In the end, who benefits from this amorphous condition of neither war nor peace?
Unita’s Jonas Savimbi benefits first, although more and more he looks like a combination of Pol Pot, an international pariah reduced to a bit of jungle (highlands, in Savimbi’s case), and Marlon Brando’s demented Colonel Kurtz in Apocalypse Now. He may still harbour the delusion of going into history as a statesman instead of as a sinister strongman.
The MPLA government has a good excuse to continue building up its army, buying more weapons (recently it struck a deal with Russia, trading diamond concessions for spares for its Soviet military hardware, with some new ones tossed in).
In a war economy, there are plenty of opportunities for high-ranking officials to make juicy deals. And, if there were real peace, the Angolan people might start asking why the diamond and oil revenue is never spent on alleviating their wretched poverty.
The United States, although now a chum of Luanda’s, must be happy to see some restraint to MPLA greed and power.
“We didn’t own Savimbi, we only rented him,” joked once an American ambassador in Luanda. Well, maybe one day they will say the same about the MPLA government.

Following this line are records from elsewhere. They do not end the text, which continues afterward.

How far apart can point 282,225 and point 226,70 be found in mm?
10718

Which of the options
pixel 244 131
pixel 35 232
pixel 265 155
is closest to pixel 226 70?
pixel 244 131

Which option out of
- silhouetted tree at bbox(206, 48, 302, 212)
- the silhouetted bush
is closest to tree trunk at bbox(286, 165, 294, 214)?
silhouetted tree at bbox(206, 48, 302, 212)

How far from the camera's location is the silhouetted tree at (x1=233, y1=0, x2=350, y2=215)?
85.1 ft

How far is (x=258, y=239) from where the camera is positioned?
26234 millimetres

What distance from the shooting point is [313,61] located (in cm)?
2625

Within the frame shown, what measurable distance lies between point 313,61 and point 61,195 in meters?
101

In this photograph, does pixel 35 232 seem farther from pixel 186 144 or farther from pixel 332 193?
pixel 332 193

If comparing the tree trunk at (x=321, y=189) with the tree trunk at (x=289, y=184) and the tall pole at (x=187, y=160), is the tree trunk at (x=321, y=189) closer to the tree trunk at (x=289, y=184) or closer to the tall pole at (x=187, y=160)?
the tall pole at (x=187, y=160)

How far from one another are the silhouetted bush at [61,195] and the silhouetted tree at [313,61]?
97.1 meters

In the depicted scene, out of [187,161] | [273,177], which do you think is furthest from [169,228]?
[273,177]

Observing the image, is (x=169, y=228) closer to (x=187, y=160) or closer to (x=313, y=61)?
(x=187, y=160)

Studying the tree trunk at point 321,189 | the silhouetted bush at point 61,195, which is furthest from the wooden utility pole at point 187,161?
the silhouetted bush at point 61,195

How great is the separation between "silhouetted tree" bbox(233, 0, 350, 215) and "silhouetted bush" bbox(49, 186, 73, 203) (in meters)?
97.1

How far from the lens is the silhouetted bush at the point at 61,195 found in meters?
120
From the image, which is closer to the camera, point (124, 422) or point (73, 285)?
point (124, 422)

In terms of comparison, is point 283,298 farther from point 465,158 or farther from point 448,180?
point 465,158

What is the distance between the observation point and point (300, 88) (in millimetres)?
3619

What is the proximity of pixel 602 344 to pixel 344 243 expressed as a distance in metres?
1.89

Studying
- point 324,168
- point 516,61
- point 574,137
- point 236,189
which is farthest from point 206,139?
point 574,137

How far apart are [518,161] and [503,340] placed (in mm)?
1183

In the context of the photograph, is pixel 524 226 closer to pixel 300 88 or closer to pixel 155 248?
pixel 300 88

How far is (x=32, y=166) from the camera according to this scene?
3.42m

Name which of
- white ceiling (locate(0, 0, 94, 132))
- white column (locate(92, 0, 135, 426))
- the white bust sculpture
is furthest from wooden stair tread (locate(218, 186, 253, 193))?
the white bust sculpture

Who gets screwed? The Angolan people. Their social statistics are a disaster; the human development index, shocking.
None of this is Beye’s fault. Nor the UN’s. But the Angolan mess was not helped by a muddled vision of peacekeeping, peace enforcement and conflict resolution.
Since UN peacekeeping multiplied in the 1990s, the failures have been dramatic: Bosnia, Somalia, Rwanda, Liberia, and countless other mean little wars from Chechenya to Afghanistan to Sierra Leone.
Beye never spoke loud and clear about the dirty background to Angola’s civil war. A judge by profession, he must have believed that reason and justice would prevail, and the fine print of the Lusaka agreement respected.
Sometimes I wonder if Beye’s dogged optimism, that pulled him through so many hard times, allowed him to see that, in the absence of real political will to have peace, not even the most skillful negotiator can succeed. If he did, was that chilling thought in his heart as the plane went down?